The Republican dominated House and Senate approved the "religious freedom" bill, and Gov. Pence will sign it into law Thursday during a private ceremony.
In a statement regarding the controversial bill, Governor Pence was quoted as saying the following.
"The legislation, SB 101, is about respecting and reassuring Hoosiers that their religious freedoms are intact... I strongly support the legislation and applaud the members of the General Assembly for their work on this important issue. I look forward to signing the bill when it reaches my desk."The bill is modeled after a 22-year-old law known as the Religious Freedoms and Restoration Act, the same law which allows businesses with religious objections to opt out of the Affordable Care Act's requirement that employers must cover certain services, such as contraceptives for women.
The Indianapolis Star reports that an amendment was proposed last week by a House committee that would shield employers from lawsuits brought about from the Religious Freedom Bill legislation, while Republicans in both chambers were busy rejecting Democratic attempts to include protection from discrimination based on sexual orientation.
Throughout the bill's creation, there have been legal and religious advisers that have expressed concern over the potential of sexual orientation discrimination, with both sides invoking the Bible as a means of guidance. Legal masterminds have voiced their concern over the legal impact the bill has, while religious leaders remain divided.
Many have come out en force against the Religious Freedom bill, including several prominent local businesses, including Salesforce, Cummins, and Eskenazi Health, citing fears that the bill will encourage discrimination and ruin Indiana's reputation as being a "welcoming state." Even the widely popular Gen Con is threatening to move its hugely successful convention if the Governor signs the bill into law, yet to no avail.
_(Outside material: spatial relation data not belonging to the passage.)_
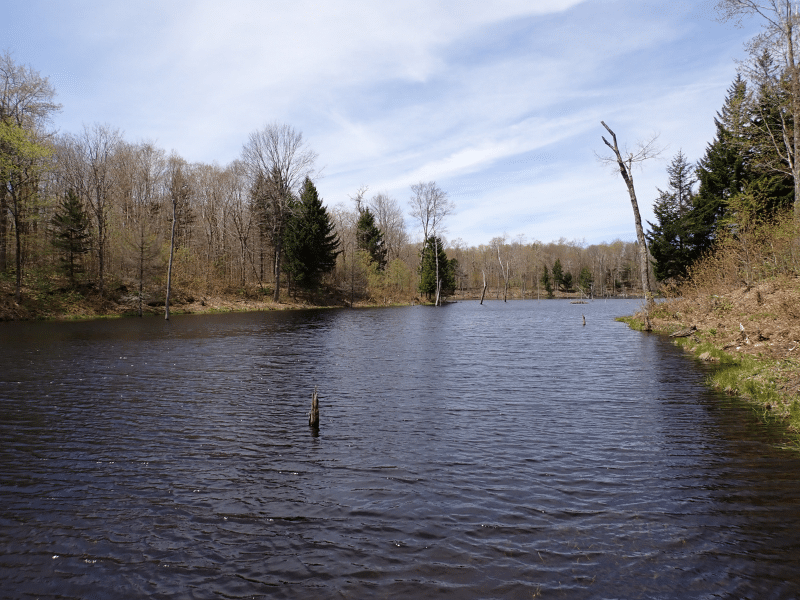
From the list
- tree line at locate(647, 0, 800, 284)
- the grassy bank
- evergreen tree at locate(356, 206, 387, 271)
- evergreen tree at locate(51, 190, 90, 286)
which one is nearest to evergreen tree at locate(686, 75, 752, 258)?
tree line at locate(647, 0, 800, 284)

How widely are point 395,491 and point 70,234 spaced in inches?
1977

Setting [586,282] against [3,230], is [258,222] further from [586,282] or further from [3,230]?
[586,282]

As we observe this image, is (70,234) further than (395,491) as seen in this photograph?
Yes

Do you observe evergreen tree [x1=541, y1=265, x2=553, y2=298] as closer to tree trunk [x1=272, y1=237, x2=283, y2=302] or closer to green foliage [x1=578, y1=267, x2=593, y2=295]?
green foliage [x1=578, y1=267, x2=593, y2=295]

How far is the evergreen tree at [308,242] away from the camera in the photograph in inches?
2469

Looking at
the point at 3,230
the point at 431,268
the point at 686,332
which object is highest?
the point at 3,230

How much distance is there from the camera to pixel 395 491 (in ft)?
23.9

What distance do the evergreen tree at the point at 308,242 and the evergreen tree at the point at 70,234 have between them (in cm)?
2353

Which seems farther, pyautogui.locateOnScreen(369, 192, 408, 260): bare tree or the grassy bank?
pyautogui.locateOnScreen(369, 192, 408, 260): bare tree

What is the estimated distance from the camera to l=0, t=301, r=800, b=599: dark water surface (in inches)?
201

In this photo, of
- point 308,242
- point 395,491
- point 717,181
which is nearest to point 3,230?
point 308,242

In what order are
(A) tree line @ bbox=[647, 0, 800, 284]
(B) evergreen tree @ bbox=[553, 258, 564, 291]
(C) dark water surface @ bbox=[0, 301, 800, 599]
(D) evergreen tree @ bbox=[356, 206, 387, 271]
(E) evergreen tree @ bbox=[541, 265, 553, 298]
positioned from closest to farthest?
(C) dark water surface @ bbox=[0, 301, 800, 599] → (A) tree line @ bbox=[647, 0, 800, 284] → (D) evergreen tree @ bbox=[356, 206, 387, 271] → (E) evergreen tree @ bbox=[541, 265, 553, 298] → (B) evergreen tree @ bbox=[553, 258, 564, 291]

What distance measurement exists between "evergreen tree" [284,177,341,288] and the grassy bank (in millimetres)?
46636

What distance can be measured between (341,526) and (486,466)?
3049 mm
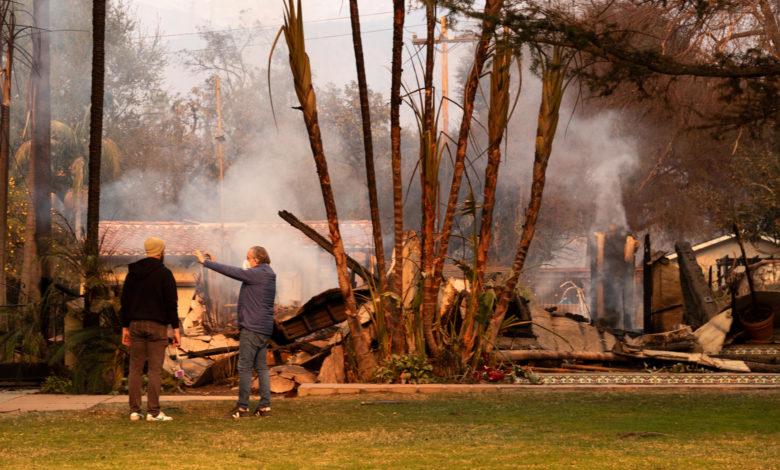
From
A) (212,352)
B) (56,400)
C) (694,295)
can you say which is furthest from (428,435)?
(694,295)

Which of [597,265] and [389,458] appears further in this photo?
[597,265]

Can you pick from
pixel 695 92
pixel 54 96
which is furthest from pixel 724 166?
pixel 54 96

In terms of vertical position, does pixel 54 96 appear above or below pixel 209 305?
above

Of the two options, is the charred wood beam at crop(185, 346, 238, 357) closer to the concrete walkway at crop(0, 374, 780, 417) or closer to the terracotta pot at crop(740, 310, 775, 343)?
the concrete walkway at crop(0, 374, 780, 417)

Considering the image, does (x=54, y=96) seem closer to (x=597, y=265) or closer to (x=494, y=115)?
(x=597, y=265)

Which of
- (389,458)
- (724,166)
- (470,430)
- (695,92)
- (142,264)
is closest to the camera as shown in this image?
(389,458)

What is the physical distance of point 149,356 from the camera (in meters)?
9.44

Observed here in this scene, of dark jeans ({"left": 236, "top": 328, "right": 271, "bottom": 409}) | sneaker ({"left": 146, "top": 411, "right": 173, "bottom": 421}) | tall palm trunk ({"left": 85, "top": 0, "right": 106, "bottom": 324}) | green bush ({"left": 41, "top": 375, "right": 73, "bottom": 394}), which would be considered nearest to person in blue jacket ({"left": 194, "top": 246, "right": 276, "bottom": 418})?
dark jeans ({"left": 236, "top": 328, "right": 271, "bottom": 409})

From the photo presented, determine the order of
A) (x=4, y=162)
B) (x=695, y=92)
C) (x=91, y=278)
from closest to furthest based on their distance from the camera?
(x=91, y=278)
(x=4, y=162)
(x=695, y=92)

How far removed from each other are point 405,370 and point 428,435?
4792 mm

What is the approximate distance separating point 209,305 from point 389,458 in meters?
29.5

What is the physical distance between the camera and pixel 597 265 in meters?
35.9

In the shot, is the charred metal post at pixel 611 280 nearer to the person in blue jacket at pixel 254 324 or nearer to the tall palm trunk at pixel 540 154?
the tall palm trunk at pixel 540 154

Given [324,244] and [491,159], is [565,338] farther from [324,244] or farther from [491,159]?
[324,244]
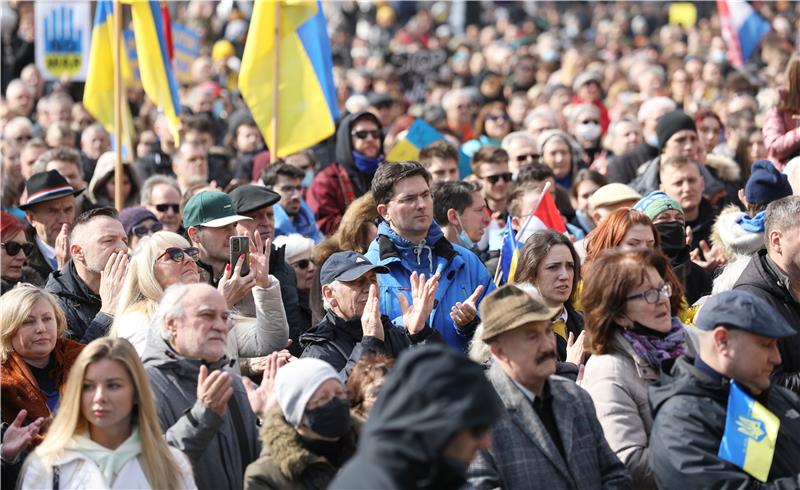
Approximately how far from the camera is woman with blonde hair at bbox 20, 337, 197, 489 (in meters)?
5.02

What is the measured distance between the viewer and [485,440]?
12.7 ft

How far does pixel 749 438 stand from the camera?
508 centimetres

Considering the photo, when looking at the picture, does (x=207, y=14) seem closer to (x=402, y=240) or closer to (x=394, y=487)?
(x=402, y=240)

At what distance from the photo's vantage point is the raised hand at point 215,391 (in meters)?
5.32

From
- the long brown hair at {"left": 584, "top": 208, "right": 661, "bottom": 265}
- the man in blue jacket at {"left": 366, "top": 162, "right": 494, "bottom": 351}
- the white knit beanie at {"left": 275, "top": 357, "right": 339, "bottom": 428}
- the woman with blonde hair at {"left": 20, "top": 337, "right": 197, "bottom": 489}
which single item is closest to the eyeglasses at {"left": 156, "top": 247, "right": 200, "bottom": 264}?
the man in blue jacket at {"left": 366, "top": 162, "right": 494, "bottom": 351}

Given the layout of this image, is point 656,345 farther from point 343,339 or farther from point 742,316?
point 343,339

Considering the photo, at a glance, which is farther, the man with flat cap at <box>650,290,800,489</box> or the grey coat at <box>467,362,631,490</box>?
the grey coat at <box>467,362,631,490</box>

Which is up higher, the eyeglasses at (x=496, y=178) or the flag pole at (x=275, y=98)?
the flag pole at (x=275, y=98)

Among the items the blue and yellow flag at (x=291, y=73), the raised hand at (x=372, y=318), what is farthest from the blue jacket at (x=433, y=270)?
the blue and yellow flag at (x=291, y=73)

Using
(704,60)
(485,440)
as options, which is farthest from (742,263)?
(704,60)

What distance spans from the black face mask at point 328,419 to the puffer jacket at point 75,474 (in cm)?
66

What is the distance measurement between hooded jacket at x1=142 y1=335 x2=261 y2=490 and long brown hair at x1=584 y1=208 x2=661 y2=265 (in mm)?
2337

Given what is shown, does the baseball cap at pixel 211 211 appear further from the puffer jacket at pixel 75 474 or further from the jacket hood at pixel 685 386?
the jacket hood at pixel 685 386

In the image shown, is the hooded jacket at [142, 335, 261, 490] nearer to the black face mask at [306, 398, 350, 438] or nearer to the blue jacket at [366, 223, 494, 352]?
the black face mask at [306, 398, 350, 438]
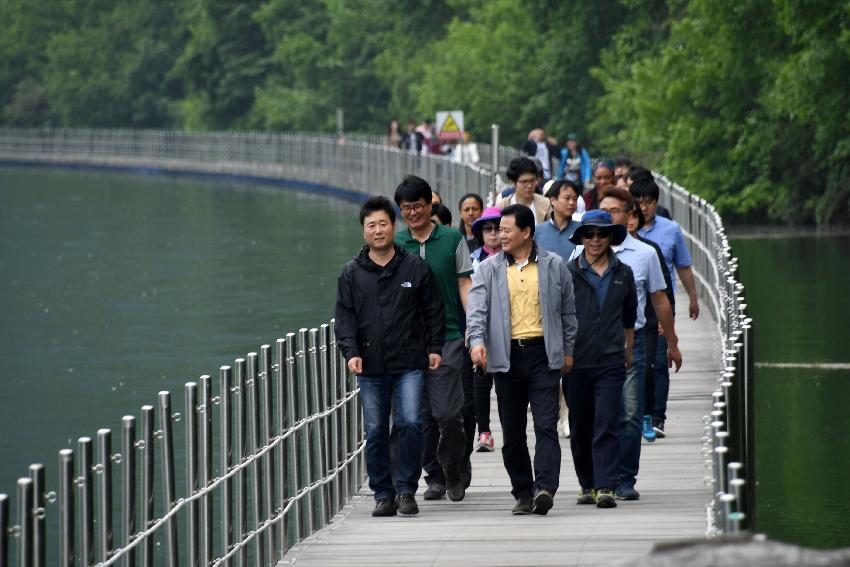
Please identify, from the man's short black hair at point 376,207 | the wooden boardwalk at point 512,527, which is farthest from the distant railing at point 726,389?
the man's short black hair at point 376,207

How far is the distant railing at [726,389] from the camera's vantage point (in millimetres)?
7730

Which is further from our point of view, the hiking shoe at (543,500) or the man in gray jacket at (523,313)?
the hiking shoe at (543,500)

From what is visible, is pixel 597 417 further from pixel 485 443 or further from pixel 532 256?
pixel 485 443

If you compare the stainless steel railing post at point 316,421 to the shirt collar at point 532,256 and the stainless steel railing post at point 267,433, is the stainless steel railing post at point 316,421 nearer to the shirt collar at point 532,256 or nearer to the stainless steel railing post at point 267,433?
the stainless steel railing post at point 267,433

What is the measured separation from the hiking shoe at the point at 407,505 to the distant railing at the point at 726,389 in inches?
60.6

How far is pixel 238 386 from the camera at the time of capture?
1118 centimetres

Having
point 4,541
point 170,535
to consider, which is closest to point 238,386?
point 170,535

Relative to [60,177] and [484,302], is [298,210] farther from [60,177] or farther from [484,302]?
[484,302]

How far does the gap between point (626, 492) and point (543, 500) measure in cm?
74

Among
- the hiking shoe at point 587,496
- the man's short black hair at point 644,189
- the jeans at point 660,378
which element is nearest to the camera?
the hiking shoe at point 587,496

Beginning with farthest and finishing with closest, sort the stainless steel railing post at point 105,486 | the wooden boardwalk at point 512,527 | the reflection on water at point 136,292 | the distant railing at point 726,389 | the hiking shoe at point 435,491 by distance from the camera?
the reflection on water at point 136,292, the hiking shoe at point 435,491, the wooden boardwalk at point 512,527, the stainless steel railing post at point 105,486, the distant railing at point 726,389

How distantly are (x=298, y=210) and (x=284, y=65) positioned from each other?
29.5 m

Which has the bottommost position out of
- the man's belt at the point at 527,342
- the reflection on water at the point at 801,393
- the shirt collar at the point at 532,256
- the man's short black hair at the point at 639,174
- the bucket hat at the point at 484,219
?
the reflection on water at the point at 801,393

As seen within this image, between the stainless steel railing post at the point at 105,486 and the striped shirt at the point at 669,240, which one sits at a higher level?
the striped shirt at the point at 669,240
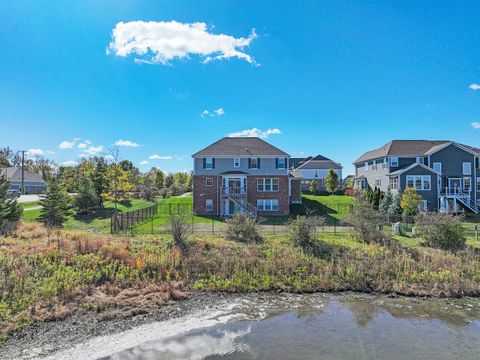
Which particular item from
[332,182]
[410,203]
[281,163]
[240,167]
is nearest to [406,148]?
[410,203]

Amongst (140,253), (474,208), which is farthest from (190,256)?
(474,208)

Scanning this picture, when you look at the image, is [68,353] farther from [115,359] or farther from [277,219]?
[277,219]

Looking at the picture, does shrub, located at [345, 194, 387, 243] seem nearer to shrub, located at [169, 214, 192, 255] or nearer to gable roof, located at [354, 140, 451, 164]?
shrub, located at [169, 214, 192, 255]

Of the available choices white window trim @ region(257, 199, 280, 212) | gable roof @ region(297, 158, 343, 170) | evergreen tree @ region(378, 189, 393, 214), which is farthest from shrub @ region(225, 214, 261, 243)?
gable roof @ region(297, 158, 343, 170)

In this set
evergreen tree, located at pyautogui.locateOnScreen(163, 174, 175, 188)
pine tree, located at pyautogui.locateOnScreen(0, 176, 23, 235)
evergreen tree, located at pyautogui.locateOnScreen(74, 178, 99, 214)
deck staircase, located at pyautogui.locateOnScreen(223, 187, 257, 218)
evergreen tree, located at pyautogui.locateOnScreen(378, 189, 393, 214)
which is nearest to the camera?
pine tree, located at pyautogui.locateOnScreen(0, 176, 23, 235)

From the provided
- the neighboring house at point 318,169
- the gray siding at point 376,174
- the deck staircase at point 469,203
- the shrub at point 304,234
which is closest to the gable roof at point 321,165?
the neighboring house at point 318,169

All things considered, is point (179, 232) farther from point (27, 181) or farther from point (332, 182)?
point (27, 181)

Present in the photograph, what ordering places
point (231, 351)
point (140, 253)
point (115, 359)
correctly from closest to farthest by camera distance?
point (115, 359), point (231, 351), point (140, 253)
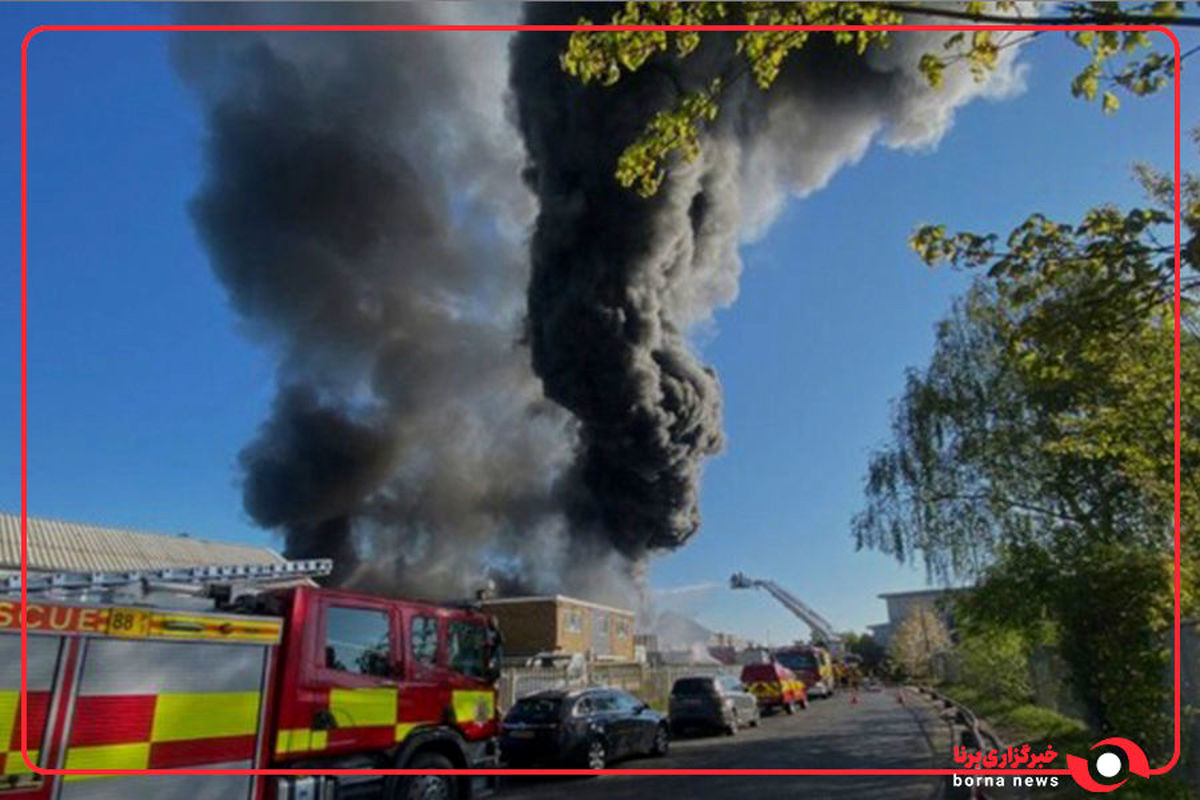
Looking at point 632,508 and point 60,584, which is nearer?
point 60,584

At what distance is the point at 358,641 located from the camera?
282 inches

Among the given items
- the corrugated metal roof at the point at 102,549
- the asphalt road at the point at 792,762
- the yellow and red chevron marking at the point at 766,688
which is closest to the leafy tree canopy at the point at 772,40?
the asphalt road at the point at 792,762

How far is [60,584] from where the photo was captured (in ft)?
18.6

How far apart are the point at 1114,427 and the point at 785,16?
583 cm

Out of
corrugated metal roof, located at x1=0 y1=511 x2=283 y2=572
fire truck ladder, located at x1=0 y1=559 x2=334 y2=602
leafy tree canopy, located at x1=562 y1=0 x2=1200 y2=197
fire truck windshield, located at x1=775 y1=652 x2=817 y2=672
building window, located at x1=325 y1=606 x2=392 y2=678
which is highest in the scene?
corrugated metal roof, located at x1=0 y1=511 x2=283 y2=572

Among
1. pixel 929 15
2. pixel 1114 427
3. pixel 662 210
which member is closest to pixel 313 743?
pixel 929 15

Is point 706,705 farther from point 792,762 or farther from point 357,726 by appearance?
point 357,726

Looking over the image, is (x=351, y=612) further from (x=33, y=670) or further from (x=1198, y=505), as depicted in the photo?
(x=1198, y=505)

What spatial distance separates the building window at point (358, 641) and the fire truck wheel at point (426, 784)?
83 centimetres

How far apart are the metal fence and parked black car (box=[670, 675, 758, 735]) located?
2206 mm

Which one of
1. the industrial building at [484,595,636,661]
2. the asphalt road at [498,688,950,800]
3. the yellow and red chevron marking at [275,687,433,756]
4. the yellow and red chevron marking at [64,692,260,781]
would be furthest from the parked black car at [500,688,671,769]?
the industrial building at [484,595,636,661]

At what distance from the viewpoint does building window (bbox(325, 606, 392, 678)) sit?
6.91 meters

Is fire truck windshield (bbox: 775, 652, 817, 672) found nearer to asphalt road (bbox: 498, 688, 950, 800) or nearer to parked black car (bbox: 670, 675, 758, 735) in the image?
asphalt road (bbox: 498, 688, 950, 800)

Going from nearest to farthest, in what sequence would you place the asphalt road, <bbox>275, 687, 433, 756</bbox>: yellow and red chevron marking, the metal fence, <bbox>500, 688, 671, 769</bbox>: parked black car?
<bbox>275, 687, 433, 756</bbox>: yellow and red chevron marking
the asphalt road
<bbox>500, 688, 671, 769</bbox>: parked black car
the metal fence
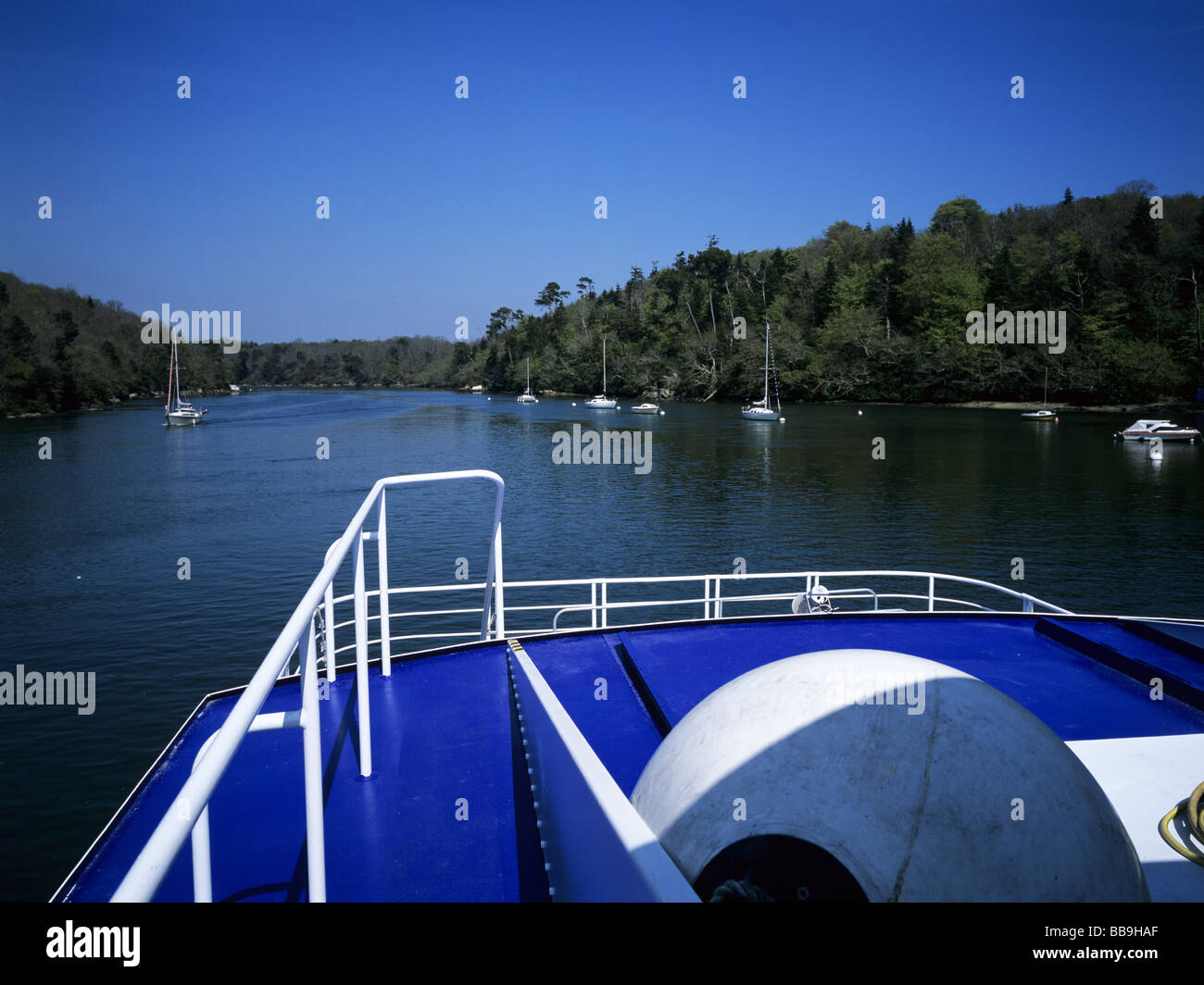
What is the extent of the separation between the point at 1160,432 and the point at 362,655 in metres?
79.4

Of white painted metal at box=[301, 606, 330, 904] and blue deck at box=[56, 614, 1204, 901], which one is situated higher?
white painted metal at box=[301, 606, 330, 904]

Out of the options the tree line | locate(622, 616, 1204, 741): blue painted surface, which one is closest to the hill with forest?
the tree line

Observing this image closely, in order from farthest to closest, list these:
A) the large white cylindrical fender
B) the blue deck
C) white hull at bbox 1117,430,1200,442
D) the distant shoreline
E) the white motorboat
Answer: the distant shoreline < the white motorboat < white hull at bbox 1117,430,1200,442 < the blue deck < the large white cylindrical fender

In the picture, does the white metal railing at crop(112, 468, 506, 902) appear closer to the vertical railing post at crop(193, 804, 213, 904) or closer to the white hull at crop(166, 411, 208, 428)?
the vertical railing post at crop(193, 804, 213, 904)

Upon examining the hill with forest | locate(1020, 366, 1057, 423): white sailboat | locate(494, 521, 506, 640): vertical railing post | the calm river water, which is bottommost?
the calm river water

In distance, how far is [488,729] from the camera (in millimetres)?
6637

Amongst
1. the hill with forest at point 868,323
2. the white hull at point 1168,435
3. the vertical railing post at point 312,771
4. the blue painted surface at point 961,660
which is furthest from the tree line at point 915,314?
the vertical railing post at point 312,771

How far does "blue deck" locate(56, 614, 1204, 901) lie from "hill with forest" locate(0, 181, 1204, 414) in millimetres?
105851

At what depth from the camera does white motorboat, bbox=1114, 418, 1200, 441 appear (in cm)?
6906

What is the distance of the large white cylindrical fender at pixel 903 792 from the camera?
281 cm

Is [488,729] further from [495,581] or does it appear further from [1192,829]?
[1192,829]

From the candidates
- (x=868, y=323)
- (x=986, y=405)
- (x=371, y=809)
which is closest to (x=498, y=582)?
(x=371, y=809)

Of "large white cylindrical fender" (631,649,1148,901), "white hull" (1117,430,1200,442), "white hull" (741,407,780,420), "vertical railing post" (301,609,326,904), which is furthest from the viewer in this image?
"white hull" (741,407,780,420)
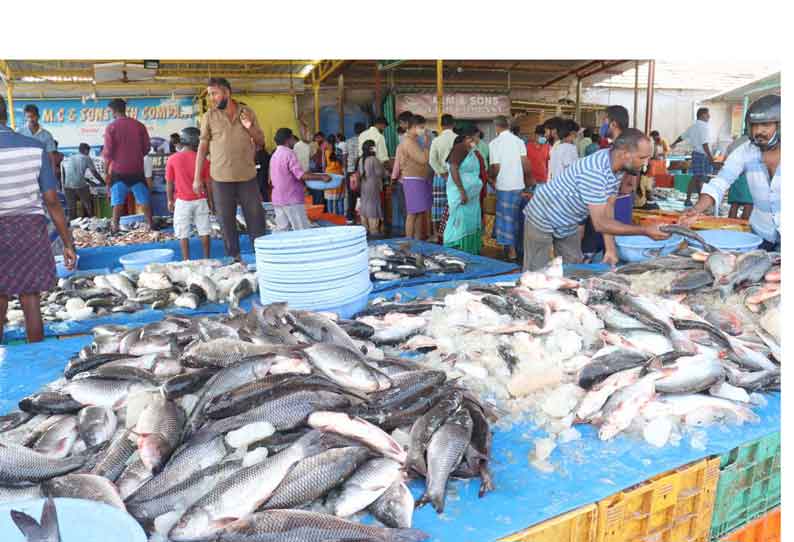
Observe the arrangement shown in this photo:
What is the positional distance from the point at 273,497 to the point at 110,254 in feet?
21.3

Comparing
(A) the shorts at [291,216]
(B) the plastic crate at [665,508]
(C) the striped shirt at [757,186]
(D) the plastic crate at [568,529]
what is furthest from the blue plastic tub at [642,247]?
(A) the shorts at [291,216]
No matter who is in office, what bill has become law, or what social norm is meant to be followed, human beings love whom they love and nothing can change that. As reported by the Inquisitr, Frank Gray and Ada Hatch, who reside in Canada, married after being apart for 68 years. The lovebirds were separated early on by a misunderstanding, but kept in contact throughout the years, and after spouses had long past, the two reunited.
Allowing discrimination of any form becomes a slippery slope of what can or should be allowed, and who is best to judge? Only time will tell what kind of Pandora's box of misrepresented rights the Religious Freedoms Bill has opened by becoming law.